** Start Data to use **

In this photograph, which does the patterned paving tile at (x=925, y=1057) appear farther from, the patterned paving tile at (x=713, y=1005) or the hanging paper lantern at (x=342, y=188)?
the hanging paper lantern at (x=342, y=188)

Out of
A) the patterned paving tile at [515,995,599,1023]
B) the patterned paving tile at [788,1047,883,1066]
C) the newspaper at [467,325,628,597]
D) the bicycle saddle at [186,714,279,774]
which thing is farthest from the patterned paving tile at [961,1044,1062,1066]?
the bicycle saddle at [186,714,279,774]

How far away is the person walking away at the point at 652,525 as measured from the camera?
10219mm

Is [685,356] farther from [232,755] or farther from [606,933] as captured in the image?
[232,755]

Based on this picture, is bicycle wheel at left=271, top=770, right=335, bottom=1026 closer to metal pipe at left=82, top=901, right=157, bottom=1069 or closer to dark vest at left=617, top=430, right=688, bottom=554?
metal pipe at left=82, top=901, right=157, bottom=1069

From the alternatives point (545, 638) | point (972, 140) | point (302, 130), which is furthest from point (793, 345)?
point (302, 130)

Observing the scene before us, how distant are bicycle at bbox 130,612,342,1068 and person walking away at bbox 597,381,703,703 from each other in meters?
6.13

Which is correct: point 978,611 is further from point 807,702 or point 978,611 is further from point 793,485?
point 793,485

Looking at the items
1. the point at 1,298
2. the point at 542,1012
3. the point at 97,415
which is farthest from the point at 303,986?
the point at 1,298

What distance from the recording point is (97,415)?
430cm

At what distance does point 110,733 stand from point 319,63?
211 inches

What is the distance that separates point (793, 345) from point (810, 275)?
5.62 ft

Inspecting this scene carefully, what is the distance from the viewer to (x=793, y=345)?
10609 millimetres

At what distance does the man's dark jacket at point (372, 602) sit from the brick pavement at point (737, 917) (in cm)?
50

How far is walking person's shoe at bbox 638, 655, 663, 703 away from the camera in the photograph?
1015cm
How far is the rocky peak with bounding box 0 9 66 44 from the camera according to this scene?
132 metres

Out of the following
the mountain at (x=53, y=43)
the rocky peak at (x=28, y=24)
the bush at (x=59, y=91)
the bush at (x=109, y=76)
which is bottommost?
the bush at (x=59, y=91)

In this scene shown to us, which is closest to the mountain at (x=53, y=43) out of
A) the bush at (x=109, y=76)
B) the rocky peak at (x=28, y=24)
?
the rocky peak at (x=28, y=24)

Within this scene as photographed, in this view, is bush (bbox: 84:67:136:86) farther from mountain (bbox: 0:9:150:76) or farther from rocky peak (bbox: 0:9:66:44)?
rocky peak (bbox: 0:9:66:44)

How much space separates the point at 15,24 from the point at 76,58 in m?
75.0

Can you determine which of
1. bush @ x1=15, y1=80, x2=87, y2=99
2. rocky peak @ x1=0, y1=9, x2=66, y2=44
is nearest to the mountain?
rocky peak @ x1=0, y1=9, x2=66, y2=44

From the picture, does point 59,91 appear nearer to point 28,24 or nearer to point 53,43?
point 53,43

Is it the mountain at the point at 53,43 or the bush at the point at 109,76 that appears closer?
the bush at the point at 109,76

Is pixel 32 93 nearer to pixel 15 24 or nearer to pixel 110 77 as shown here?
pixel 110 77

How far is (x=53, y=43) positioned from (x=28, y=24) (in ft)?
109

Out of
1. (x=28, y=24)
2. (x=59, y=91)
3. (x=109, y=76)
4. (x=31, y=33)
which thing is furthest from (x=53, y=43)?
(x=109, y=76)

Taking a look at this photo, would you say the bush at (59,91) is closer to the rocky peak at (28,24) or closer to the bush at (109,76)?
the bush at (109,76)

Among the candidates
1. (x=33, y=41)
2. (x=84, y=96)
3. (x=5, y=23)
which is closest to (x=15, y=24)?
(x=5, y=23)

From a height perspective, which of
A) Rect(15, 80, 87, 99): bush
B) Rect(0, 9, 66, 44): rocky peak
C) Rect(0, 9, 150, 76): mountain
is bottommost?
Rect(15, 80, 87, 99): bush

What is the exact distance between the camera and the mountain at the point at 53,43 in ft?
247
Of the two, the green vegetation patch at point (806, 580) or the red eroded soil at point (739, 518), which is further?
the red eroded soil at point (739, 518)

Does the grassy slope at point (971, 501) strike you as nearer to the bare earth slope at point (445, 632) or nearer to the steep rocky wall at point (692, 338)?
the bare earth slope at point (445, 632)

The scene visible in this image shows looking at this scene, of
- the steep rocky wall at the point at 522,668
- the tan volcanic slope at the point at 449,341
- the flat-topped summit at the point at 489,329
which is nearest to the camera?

** End Data to use **

Reproduce the data shown above exactly.

In this photograph, which does the patterned paving tile at (x=925, y=1057) appear farther from, the patterned paving tile at (x=713, y=1005) or the hanging paper lantern at (x=342, y=188)?
the hanging paper lantern at (x=342, y=188)

Out of
A) the patterned paving tile at [515,995,599,1023]
B) the patterned paving tile at [788,1047,883,1066]
C) the newspaper at [467,325,628,597]
D) the bicycle saddle at [186,714,279,774]
which thing is farthest from the patterned paving tile at [961,1044,1062,1066]?
the bicycle saddle at [186,714,279,774]

How far away is the person walking away at the point at 652,525 as measured from the camera?
10219mm

Is [685,356] farther from [232,755] or farther from [606,933] as captured in the image?
[232,755]

Based on this picture, is bicycle wheel at left=271, top=770, right=335, bottom=1026 closer to metal pipe at left=82, top=901, right=157, bottom=1069 or closer to dark vest at left=617, top=430, right=688, bottom=554?
metal pipe at left=82, top=901, right=157, bottom=1069

From the alternatives point (545, 638) | point (972, 140) | point (302, 130), which is furthest from point (793, 345)?
point (302, 130)

Observing the scene before us, how distant are bicycle at bbox 130,612,342,1068 and person walking away at bbox 597,381,703,703 from each other in meters?
6.13

Which is correct: point 978,611 is further from point 807,702 or point 978,611 is further from point 793,485?
point 793,485

Looking at the items
1. the point at 1,298
2. the point at 542,1012
3. the point at 97,415
which is farthest from the point at 303,986?
the point at 1,298

What distance from the recording point is (97,415)?
430cm

At what distance does point 110,733 stand from point 319,63?
211 inches

What is the distance that separates point (793, 345) from point (810, 275)?
5.62 ft

Inspecting this scene carefully, what is the distance from the viewer to (x=793, y=345)?
10609 millimetres

At what distance does the man's dark jacket at point (372, 602) sit from the brick pavement at point (737, 917) (in cm)?
50

How far is walking person's shoe at bbox 638, 655, 663, 703 away from the camera in the photograph?
1015cm
How far is the rocky peak with bounding box 0 9 66 44 from the camera according to this scene?
132 metres

Out of the following
the mountain at (x=53, y=43)
the rocky peak at (x=28, y=24)
the bush at (x=59, y=91)
the bush at (x=109, y=76)
which is bottommost?
the bush at (x=59, y=91)

In this scene shown to us, which is closest to the mountain at (x=53, y=43) out of
A) the bush at (x=109, y=76)
B) the rocky peak at (x=28, y=24)
?
the rocky peak at (x=28, y=24)

Within this scene as photographed, in this view, is bush (bbox: 84:67:136:86) farther from mountain (bbox: 0:9:150:76) or farther from rocky peak (bbox: 0:9:66:44)?
rocky peak (bbox: 0:9:66:44)

How much space separates the point at 15,24 from the point at 76,58 in m?
75.0

Can you determine which of
1. bush @ x1=15, y1=80, x2=87, y2=99
2. rocky peak @ x1=0, y1=9, x2=66, y2=44
is nearest to the mountain?
rocky peak @ x1=0, y1=9, x2=66, y2=44

From the picture, does point 59,91 appear nearer to point 28,24 or nearer to point 53,43?
point 53,43

Is it the mountain at the point at 53,43 or the bush at the point at 109,76 that appears closer?
the bush at the point at 109,76

Is pixel 32 93 nearer to pixel 15 24 or nearer to pixel 110 77 as shown here?
pixel 110 77

How far is (x=53, y=43) positioned from (x=28, y=24) (in ft)?
109

Out of
1. (x=28, y=24)
2. (x=59, y=91)
3. (x=109, y=76)
4. (x=31, y=33)
which thing is furthest from (x=53, y=43)?
(x=109, y=76)

Taking a look at this photo, would you say the bush at (59,91) is closer to the rocky peak at (28,24) or closer to the bush at (109,76)?
the bush at (109,76)

Among the candidates
1. (x=33, y=41)
2. (x=84, y=96)
3. (x=5, y=23)
which is closest to (x=15, y=24)?
(x=5, y=23)

From a height perspective, which of
A) Rect(15, 80, 87, 99): bush
B) Rect(0, 9, 66, 44): rocky peak
C) Rect(0, 9, 150, 76): mountain
is bottommost?
Rect(15, 80, 87, 99): bush

What is the exact distance between the camera and the mountain at the point at 53,43 in ft?
247
Of the two, the green vegetation patch at point (806, 580) or the red eroded soil at point (739, 518), which is further?
the red eroded soil at point (739, 518)

Does the grassy slope at point (971, 501) strike you as nearer to the bare earth slope at point (445, 632) or nearer to the steep rocky wall at point (692, 338)?
the bare earth slope at point (445, 632)

The scene visible in this image shows looking at this scene, of
- the steep rocky wall at the point at 522,668
- the tan volcanic slope at the point at 449,341
- the flat-topped summit at the point at 489,329
which is nearest to the camera?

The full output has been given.